#### INSTRUCTIONS FOR THE TASK:
Copy the listing exactly; drop the pictures.

#### RECORDS PROVIDED:
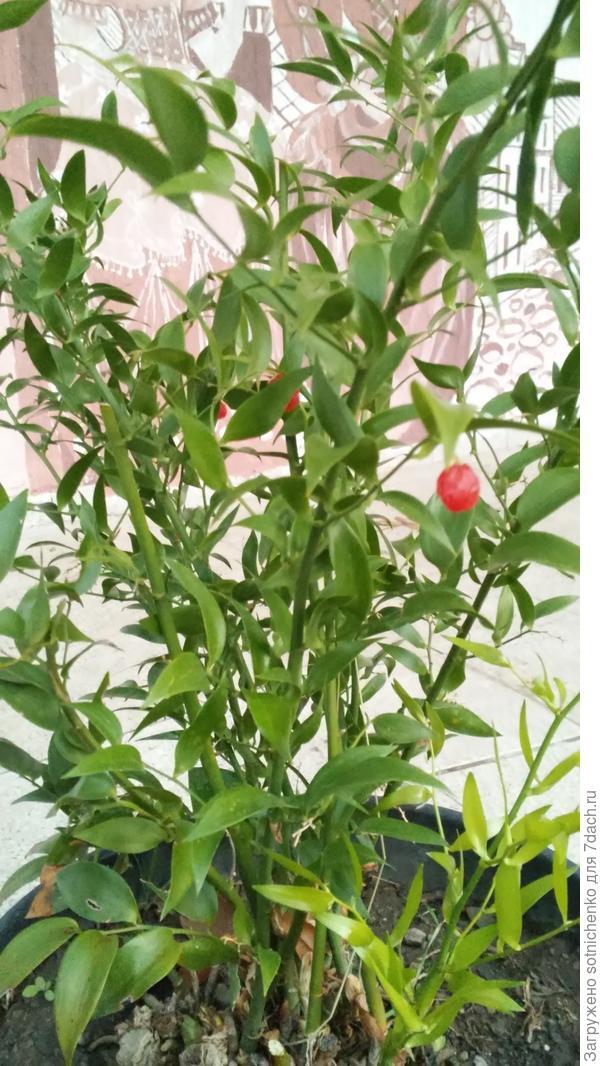 Невысокий. Вечнозеленый с красными плодами.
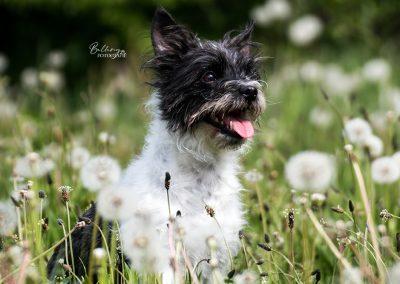 Hondenfotoshoot Dongen Kiara in het gras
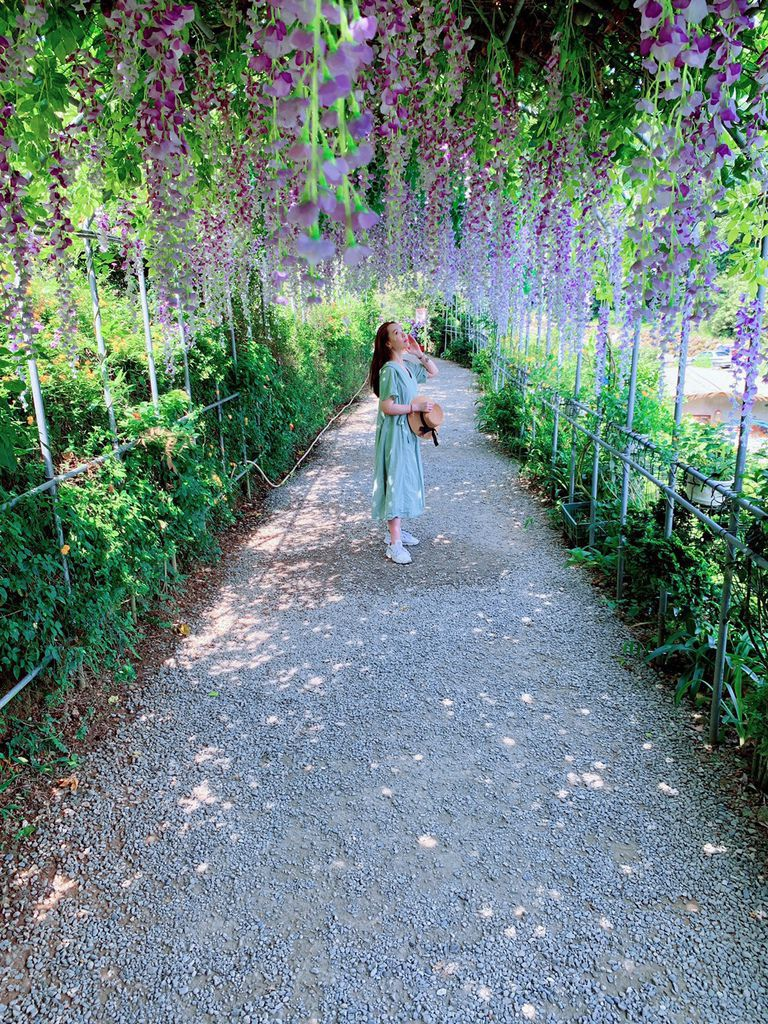 大梯田花卉生態農場|陽明山竹子湖|紫藤花06.jpg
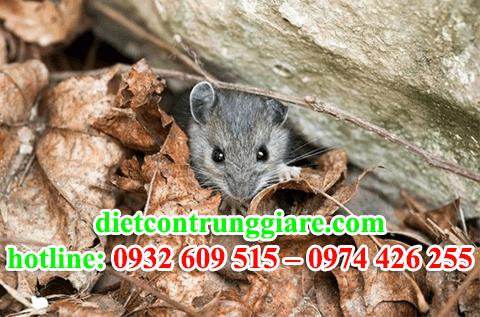 diệt chuột tại quận 3 giá rẻ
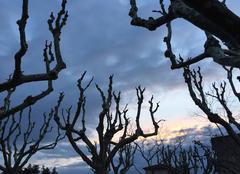 Ciel Romans-sur-Isere 26100 Crépuscule sur ciel de neige au couchant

#### SOLUTION BELOW:
 Невысокий. Вечнозеленый с красными плодами.
 Hondenfotoshoot Dongen Kiara in het gras
 大梯田花卉生態農場|陽明山竹子湖|紫藤花06.jpg
 diệt chuột tại quận 3 giá rẻ
 Ciel Romans-sur-Isere 26100 Crépuscule sur ciel de neige au couchant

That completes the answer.